Gold is continuing to exploit the current mixed sentiment towards the dollar with the metal having now managed to advance by nearly $20 this week to $1185. While the NFP last week once again highlighted that job creation is the star performer in the US economy with gold consequently plunging to a two-month low at $1162 as a result of the US interest rate outlook, buyers are still interested in short-term opportunities towards Gold. The chances of an US interest rate rise in June are extremely slim, and I also think that there is the potential for gold to continue advancing in the short-term if tomorrow’s US retail sales report continues to highlight that consumers are not spending.

The USD is going to be extremely vulnerable to another aggressive round of profit-taking if the retail sales report continues to expose that there has been no correlation whatsoever between substantial job creation over the past 18 months and improved consumer expenditure. Reduced consumer expenditure is the biggest weakness I currently see in the US economy, which is a major concern when you also consider that consumer spending represents the highest component of US GDP. Not only will another weak retail sales report provide further reason for the Federal Reserve to remain hesitant towards raising rates, but concerns will intensify that US economic momentum is slowing down.

If you are a central banker of an emerging market central bank, further dollar weakness would be applauded when you consider the continuous pressure these currencies have faced in recent times. The current mixed sentiment towards the dollar is at least allowing the opportunity for the likes of the Malaysian ringgit, Indonesian rupiah and Turkish lira to recover some losses.
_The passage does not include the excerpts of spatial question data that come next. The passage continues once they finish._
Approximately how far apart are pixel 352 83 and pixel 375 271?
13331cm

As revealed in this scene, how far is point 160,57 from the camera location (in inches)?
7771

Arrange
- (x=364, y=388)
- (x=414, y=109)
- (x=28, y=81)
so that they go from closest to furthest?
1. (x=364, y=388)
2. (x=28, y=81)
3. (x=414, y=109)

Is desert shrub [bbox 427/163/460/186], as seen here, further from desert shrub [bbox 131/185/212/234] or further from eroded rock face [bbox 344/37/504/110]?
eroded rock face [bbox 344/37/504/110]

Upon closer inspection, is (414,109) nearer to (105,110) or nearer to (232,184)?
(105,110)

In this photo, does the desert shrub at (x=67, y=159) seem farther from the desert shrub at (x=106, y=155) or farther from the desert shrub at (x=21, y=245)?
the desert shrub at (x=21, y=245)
The outlook for emerging market currencies is similar to metals, where the longer-term bias is still underpinned to the interest rate outlook from the United States. However, any signs of caution from the Federal Reserve will at least make these markets less vulnerable to a sudden outflow of funds.

Following some further weak economic data from China at the beginning of the week, the People’s Bank of China (PBoC) revised down their GDP growth forecasts to 7% earlier today. This isn’t a major surprise and just aligns their assessment in accordance with Beijing’s target and to be honest, I was expecting the next announcement from the PBoC to be a further interest rate cut. All signs of economic momentum slowing down continue to be led by declining domestic data and with inflation expectations remaining low, I continue to see the flexibility for the PBoC to add to their already numerous interest rate cuts over the past six months.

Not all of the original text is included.